Sports marketing experts warn the NRL faces a financial fallout for years to come as a result of rugby league's scandal-plagued off-season.
The code has stumbled from one ugly headline to the next over the summer and some are tipping that it will result in a backlash from sponsors and exodus of money from the game.
The NRL will, as expected, announce a profit when it unveils its financial results at its annual general meeting later this month.
But Ben Parsons, founder of the Ministry of Sport, said recent controversies would be leading companies to question their investment in clubs and the game in the months to come.
"You've got to remember the way planning cycles happen for clients," Parsons said.
"They don't wake up and go 'I want to sponsor a team', it doesn't happen like that.

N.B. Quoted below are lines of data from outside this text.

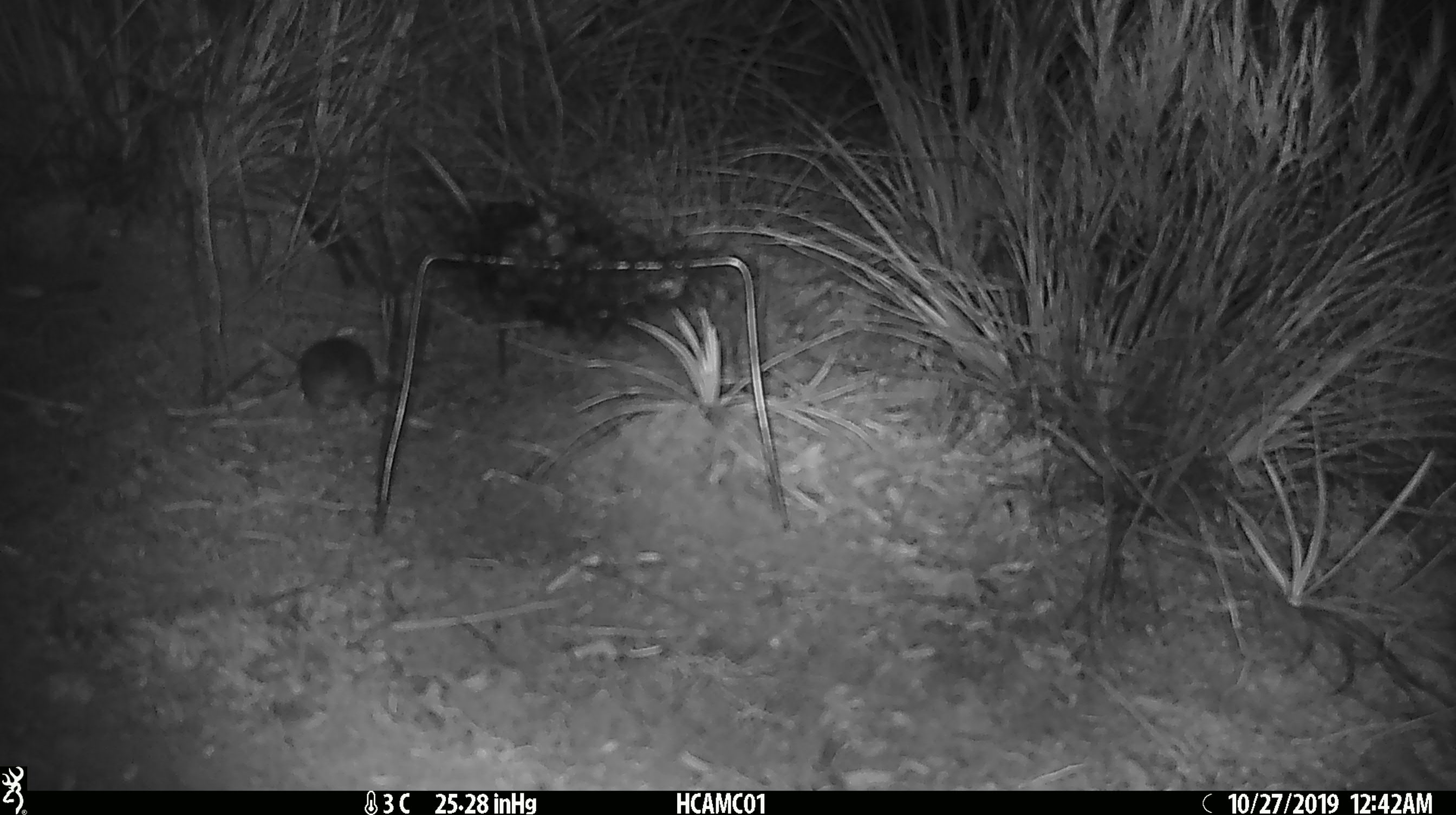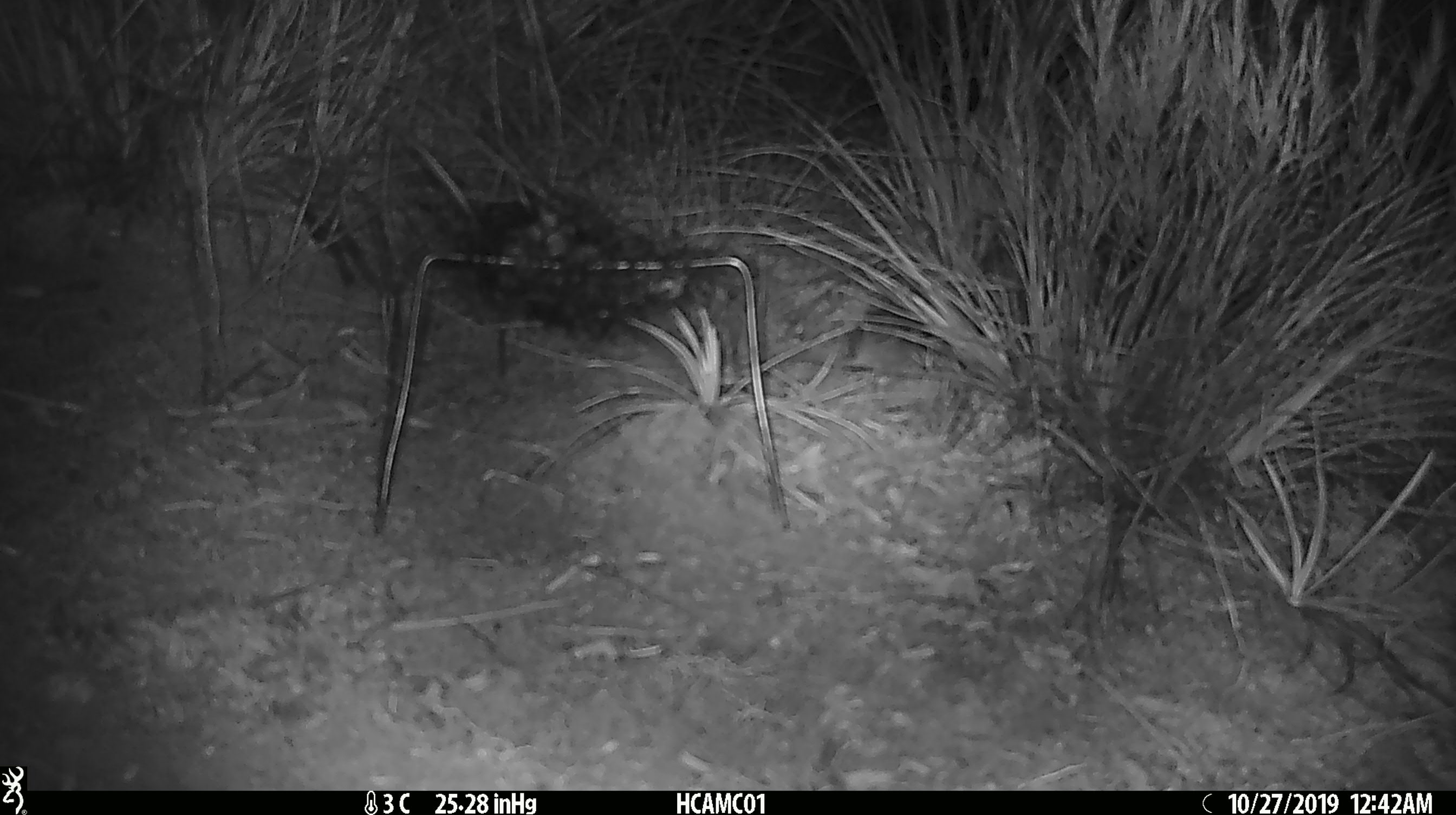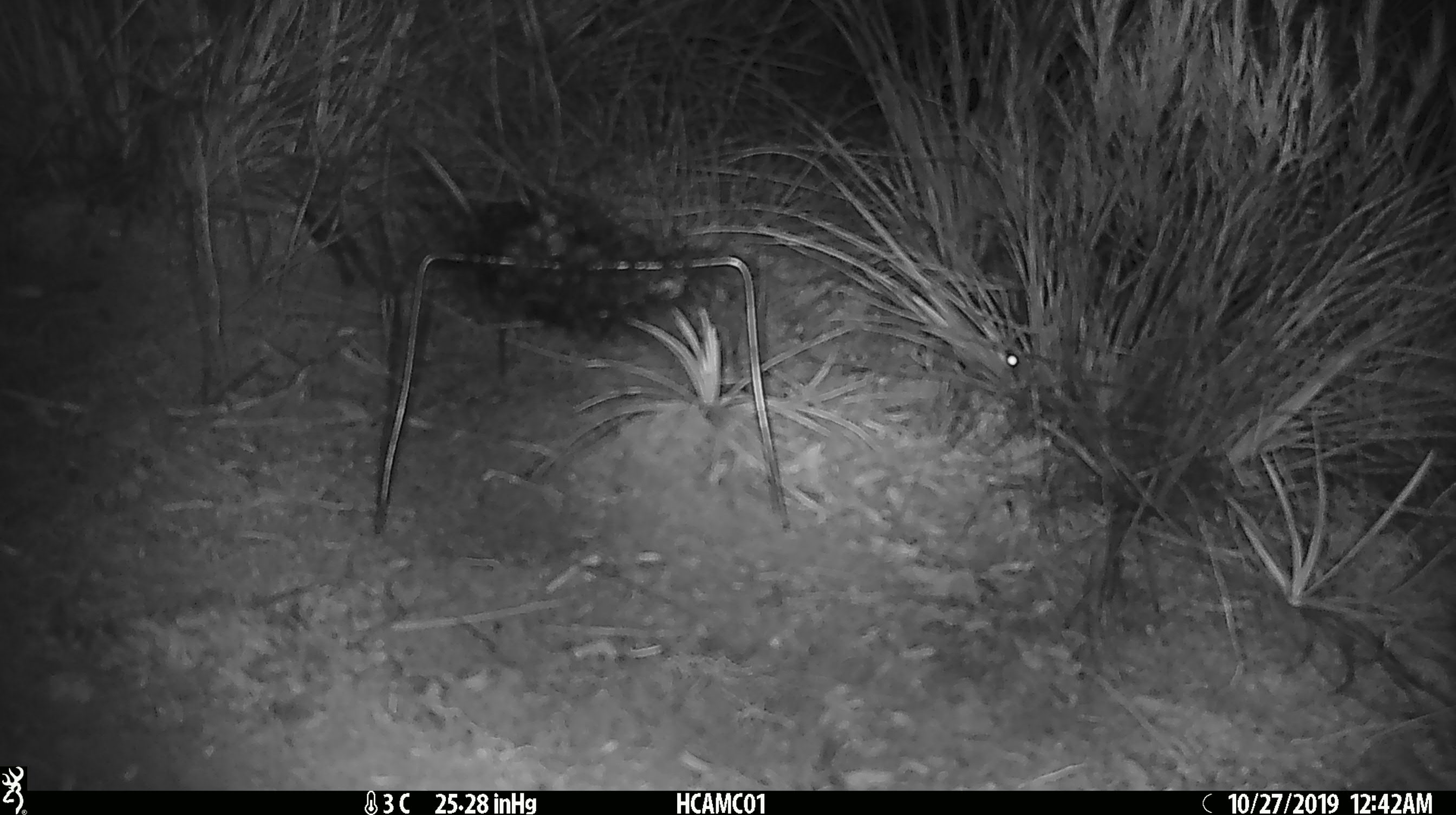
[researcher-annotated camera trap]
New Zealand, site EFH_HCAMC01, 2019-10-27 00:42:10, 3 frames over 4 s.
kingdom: Animalia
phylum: Chordata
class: Mammalia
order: Rodentia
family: Muridae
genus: Mus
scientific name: Mus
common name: mouse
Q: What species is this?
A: Mouse (Mus).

"It's at best a quarter away, at best, normally a year. All your missed opportunity, you see the problem in six-to-12 months.
"If you look at the Westpac group, their plans are four years out, they've got plans for 2022 already," he said.
Cronulla have already lost three major sponsors in Opal Solar, Bang and Olufsen, and Martec while the Andrew Fifita and Josh Dugan podcast scandal forced a prospective backer to pull out of a five-year deal worth $6 million.
Parsons accused the NRL of not pressing home to players their responsibilities as brand ambassadors.
"No-one's actually showing (the players) what good brand is, the NRL are hopeless," Parsons said.
"I put them in my top five worst administrators for brand and reputation management for individual athletes."
He said basketball's NBA exemplified a winning approach.
"And the reason is because they understand ... LeBron (James) doesn't go just because you play well on the field (that behaviour doesn't matter). They've got a very holistic attitude on what the player signs into."
PR and marketing guru Max Markson said it was difficult to put a figure on how much the off-season, described as a "train wreck" by NRL chief executive Todd Greenberg, had cost the game.
However he said it would undoubtedly cost clubs, regardless of whether their players had been involved in offences or whether they were cleanskins.
"It would affect every club in the NRL," Markson said.
"It's on-going. It's like Chinese water torture - drip, drip, drip, drip. It continues to erode the brand of the NRL. From a long-term perspective of a company, they'll think 'Do I want to get involved in the NRL? No, I'd rather get behind a sport that's clean'."